# What the task requires
Copy out the records below with each "white interior door" changed to "white panel door" and all other text kept as it is, leaving out the pictures.

# Data
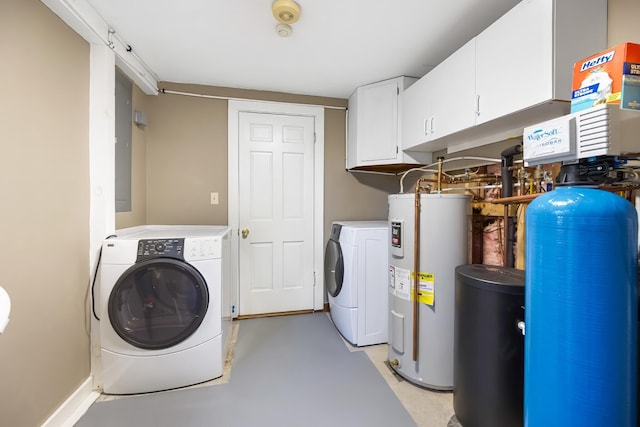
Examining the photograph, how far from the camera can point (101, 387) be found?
1722 millimetres

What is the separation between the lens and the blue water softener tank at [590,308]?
824mm

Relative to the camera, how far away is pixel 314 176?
9.46ft

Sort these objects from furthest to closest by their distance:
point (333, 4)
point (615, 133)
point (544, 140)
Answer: point (333, 4) → point (544, 140) → point (615, 133)

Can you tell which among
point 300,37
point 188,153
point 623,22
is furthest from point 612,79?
point 188,153

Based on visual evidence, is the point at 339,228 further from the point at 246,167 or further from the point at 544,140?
the point at 544,140

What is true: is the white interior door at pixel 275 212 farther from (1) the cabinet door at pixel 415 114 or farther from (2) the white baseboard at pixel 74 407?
(2) the white baseboard at pixel 74 407

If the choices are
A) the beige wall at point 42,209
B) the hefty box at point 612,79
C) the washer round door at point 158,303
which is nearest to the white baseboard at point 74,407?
the beige wall at point 42,209

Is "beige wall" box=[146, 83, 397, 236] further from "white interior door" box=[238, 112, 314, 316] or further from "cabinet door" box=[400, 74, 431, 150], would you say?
"cabinet door" box=[400, 74, 431, 150]

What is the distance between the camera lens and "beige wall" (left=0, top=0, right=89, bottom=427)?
46.2 inches

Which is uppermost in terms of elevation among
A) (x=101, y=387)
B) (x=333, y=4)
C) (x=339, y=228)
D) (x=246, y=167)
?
(x=333, y=4)

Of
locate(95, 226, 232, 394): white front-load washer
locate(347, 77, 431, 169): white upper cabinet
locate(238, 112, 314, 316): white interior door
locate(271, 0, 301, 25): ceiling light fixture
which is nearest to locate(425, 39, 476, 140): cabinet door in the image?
locate(347, 77, 431, 169): white upper cabinet

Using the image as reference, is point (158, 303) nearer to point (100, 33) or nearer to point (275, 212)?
point (275, 212)

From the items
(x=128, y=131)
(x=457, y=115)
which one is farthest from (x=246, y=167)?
(x=457, y=115)

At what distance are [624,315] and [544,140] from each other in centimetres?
62
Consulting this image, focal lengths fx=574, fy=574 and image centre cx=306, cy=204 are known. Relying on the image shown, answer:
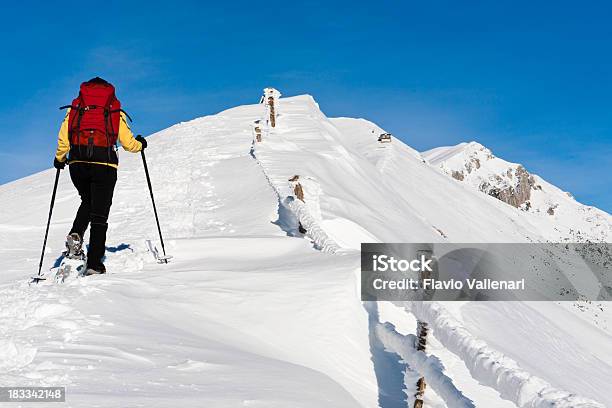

# Full solution
Examining the photograph, how far from the camera can point (101, 387) be found?
1722 millimetres

What is the separation between the lens and the blue water softener tank at [590,308]?
824mm

Relative to the camera, how far away is pixel 314 176?
9.46ft

Sort these objects from furthest to closest by their distance:
point (333, 4)
point (615, 133)
point (544, 140)
Answer: point (333, 4) → point (544, 140) → point (615, 133)

Can you tell which among
point 300,37
point 188,153
point 623,22
is furthest from point 612,79?
point 188,153

Based on visual evidence, is the point at 339,228 further from the point at 246,167 or further from the point at 544,140?
the point at 544,140

What is true: is the white panel door at pixel 275 212 farther from (1) the cabinet door at pixel 415 114 or farther from (2) the white baseboard at pixel 74 407?
(2) the white baseboard at pixel 74 407

If the choices are
A) the beige wall at point 42,209
B) the hefty box at point 612,79
C) the washer round door at point 158,303
which is nearest to the white baseboard at point 74,407?
the beige wall at point 42,209

Is "beige wall" box=[146, 83, 397, 236] further from "white panel door" box=[238, 112, 314, 316] or further from "cabinet door" box=[400, 74, 431, 150], would you say?
"cabinet door" box=[400, 74, 431, 150]

What is the distance between the camera lens and "beige wall" (left=0, top=0, right=89, bottom=427)?
46.2 inches

Which is uppermost in terms of elevation among
A) (x=101, y=387)
B) (x=333, y=4)
C) (x=339, y=228)
D) (x=246, y=167)
?
(x=333, y=4)

Of
locate(95, 226, 232, 394): white front-load washer
locate(347, 77, 431, 169): white upper cabinet
locate(238, 112, 314, 316): white panel door
locate(271, 0, 301, 25): ceiling light fixture
which is nearest to locate(425, 39, 476, 140): cabinet door in the image?
locate(347, 77, 431, 169): white upper cabinet

Using the image as reference, is point (158, 303) nearer to point (100, 33) or nearer to point (275, 212)?
point (275, 212)

From the items
(x=128, y=131)
(x=457, y=115)
which one is farthest from (x=246, y=167)?
(x=457, y=115)

At what distance are [624,315] and [544,140] from each other in centimetres?
62
Consulting this image, focal lengths fx=574, fy=574 and image centre cx=306, cy=204 are known. Relying on the image shown, answer:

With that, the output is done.